HoneyPoint: Honeypot for Windows, Linux or Mac
- 18 November, 2010 05:47
After over 10 years of active participation in the honeypot community, I was surprised not to have heard of MicroSolved's HoneyPoint Security Server before I started planning this roundup. HoneyPoint runs on Windows, Linux, and Mac OS X, and offers some useful features -- such as "defensive fuzzing" and the ability to track alert status -- that KFSensor and Honeyd don't. But HoneyPoint is neither as easy and complete as KFSensor, nor as flexible and scalable as Honeyd.
HoneyPoint's sensors, called HPoints, consist of HoneyPoints and HornetPoints. HoneyPoints are traditional honeypots with fake listening services and banners. HornetPoints are HoneyPoints that actively try to slow down malware and malicious hacking tools using defensive fuzzing, which is otherwise known as "tarpitting" in the computer security world. HoneyPoints and HornetPoints connect back to a centralized HoneyPoint Security Console; the data sent from the HPoints is encrypted to the console using 128-bit Blowfish.
Additionally, MicroSolved offers HoneyPoint Trojans and HoneyBees. HoneyPoint Trojans are red herring binary programs (custom created by MicroSolved when requested by the customer) that an attacker might be tricked into executing; the Trojan then connects back to the console, alerting the admin to the presence and location of the attacker.
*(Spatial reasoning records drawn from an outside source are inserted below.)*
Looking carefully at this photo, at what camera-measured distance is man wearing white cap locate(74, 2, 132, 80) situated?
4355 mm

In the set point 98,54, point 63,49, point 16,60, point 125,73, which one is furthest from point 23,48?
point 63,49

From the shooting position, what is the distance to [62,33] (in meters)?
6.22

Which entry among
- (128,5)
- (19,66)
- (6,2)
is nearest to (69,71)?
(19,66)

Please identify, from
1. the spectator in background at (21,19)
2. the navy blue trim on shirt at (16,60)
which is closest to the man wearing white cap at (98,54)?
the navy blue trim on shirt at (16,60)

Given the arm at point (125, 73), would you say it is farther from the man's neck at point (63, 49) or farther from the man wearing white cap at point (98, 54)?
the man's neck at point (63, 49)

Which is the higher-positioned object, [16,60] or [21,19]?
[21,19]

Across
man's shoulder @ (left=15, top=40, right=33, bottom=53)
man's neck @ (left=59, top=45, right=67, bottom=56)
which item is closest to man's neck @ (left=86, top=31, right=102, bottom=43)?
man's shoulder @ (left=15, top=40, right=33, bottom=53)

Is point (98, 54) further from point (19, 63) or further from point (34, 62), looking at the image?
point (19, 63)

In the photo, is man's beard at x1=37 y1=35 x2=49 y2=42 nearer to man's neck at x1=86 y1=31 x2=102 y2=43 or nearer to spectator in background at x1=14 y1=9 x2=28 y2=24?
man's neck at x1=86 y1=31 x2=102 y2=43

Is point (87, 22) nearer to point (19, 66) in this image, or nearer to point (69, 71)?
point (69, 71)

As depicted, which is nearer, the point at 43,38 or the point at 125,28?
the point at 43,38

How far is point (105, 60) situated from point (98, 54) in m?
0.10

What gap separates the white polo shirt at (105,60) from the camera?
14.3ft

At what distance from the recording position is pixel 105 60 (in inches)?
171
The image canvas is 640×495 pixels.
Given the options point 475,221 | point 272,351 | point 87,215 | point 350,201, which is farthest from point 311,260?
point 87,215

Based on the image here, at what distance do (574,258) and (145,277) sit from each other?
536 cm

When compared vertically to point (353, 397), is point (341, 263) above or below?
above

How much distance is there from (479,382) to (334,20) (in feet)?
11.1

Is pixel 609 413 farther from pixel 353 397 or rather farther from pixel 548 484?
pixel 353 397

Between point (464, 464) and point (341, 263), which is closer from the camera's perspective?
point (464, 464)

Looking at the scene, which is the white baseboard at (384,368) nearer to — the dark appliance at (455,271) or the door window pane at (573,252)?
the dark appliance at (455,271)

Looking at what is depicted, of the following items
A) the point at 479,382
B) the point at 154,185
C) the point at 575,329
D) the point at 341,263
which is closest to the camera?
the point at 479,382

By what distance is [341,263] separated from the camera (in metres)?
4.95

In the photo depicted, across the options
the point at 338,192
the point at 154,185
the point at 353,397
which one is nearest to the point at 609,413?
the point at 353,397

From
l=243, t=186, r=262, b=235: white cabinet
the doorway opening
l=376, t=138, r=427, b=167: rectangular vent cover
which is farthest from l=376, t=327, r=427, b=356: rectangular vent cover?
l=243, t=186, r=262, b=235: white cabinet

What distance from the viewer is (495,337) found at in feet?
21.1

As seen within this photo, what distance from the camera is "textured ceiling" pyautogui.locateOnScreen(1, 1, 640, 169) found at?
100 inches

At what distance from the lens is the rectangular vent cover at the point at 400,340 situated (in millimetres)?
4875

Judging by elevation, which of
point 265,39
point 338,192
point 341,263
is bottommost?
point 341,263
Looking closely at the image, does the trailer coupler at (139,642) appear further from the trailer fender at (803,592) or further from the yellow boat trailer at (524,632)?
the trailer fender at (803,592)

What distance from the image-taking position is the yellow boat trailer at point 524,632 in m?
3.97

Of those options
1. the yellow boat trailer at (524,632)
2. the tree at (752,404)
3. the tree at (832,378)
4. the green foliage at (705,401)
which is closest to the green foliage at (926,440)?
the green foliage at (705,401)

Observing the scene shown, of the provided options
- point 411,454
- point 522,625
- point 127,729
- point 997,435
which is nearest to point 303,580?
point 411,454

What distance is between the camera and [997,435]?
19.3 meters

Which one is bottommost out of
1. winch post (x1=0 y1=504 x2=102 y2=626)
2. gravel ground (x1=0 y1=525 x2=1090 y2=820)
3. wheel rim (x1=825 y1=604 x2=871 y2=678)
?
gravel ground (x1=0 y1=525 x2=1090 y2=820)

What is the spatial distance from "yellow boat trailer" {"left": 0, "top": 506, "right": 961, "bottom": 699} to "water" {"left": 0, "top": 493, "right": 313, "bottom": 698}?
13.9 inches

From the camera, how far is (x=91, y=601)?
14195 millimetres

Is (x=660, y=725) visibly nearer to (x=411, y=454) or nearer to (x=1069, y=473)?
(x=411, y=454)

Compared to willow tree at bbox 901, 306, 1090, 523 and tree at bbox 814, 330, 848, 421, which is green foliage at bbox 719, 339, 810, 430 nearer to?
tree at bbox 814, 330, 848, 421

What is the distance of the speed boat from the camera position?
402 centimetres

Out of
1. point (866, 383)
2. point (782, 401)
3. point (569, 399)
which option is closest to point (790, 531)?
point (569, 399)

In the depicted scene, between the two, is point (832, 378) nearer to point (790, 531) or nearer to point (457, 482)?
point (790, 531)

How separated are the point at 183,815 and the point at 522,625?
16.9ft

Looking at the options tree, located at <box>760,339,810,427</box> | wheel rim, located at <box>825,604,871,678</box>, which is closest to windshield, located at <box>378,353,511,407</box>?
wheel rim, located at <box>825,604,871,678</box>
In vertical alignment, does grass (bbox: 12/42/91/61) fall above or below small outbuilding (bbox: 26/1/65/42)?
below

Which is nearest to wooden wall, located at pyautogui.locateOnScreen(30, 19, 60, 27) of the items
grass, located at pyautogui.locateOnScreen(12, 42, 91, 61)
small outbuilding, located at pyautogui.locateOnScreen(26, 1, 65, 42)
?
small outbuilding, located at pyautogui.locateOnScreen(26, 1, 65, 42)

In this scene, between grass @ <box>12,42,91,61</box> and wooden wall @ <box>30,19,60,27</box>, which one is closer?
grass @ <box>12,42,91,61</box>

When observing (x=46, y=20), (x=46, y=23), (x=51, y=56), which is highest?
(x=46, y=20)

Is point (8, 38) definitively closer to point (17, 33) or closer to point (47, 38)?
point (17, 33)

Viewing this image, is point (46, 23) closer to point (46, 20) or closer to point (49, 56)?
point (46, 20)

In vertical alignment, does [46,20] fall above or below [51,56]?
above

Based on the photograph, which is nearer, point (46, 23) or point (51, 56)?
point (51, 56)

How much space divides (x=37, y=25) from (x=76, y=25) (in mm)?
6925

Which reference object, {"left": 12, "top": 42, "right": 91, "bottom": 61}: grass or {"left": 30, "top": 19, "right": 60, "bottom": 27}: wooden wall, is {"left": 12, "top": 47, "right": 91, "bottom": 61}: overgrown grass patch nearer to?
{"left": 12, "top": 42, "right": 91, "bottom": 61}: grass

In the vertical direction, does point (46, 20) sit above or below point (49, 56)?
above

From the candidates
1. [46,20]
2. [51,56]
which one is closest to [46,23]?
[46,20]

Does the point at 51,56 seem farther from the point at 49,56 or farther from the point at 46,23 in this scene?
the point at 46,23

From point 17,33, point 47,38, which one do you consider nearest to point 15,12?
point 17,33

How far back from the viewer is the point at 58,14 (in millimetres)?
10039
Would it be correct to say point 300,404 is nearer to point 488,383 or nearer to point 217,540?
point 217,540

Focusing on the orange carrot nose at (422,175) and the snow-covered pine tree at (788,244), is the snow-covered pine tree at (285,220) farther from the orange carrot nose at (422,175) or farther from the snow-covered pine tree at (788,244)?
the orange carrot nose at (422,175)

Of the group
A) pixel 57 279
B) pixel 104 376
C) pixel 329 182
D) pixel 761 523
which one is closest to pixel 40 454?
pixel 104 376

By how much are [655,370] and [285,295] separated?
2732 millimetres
HoneyBees are programs that simulate unencrypted POP3 and HTTP connections, in order to create bogus authentication traffic that an attacker might sniff.
These are slightly interesting features, but they are useful only in certain scenarios: when the attacker has installed sniffers; when the sniffer is operating on the right network connections or the attacker has disabled the switched segments; or when the attacker is looking for POP3 or HTTP traffic. In short, they rely on a number of contingencies.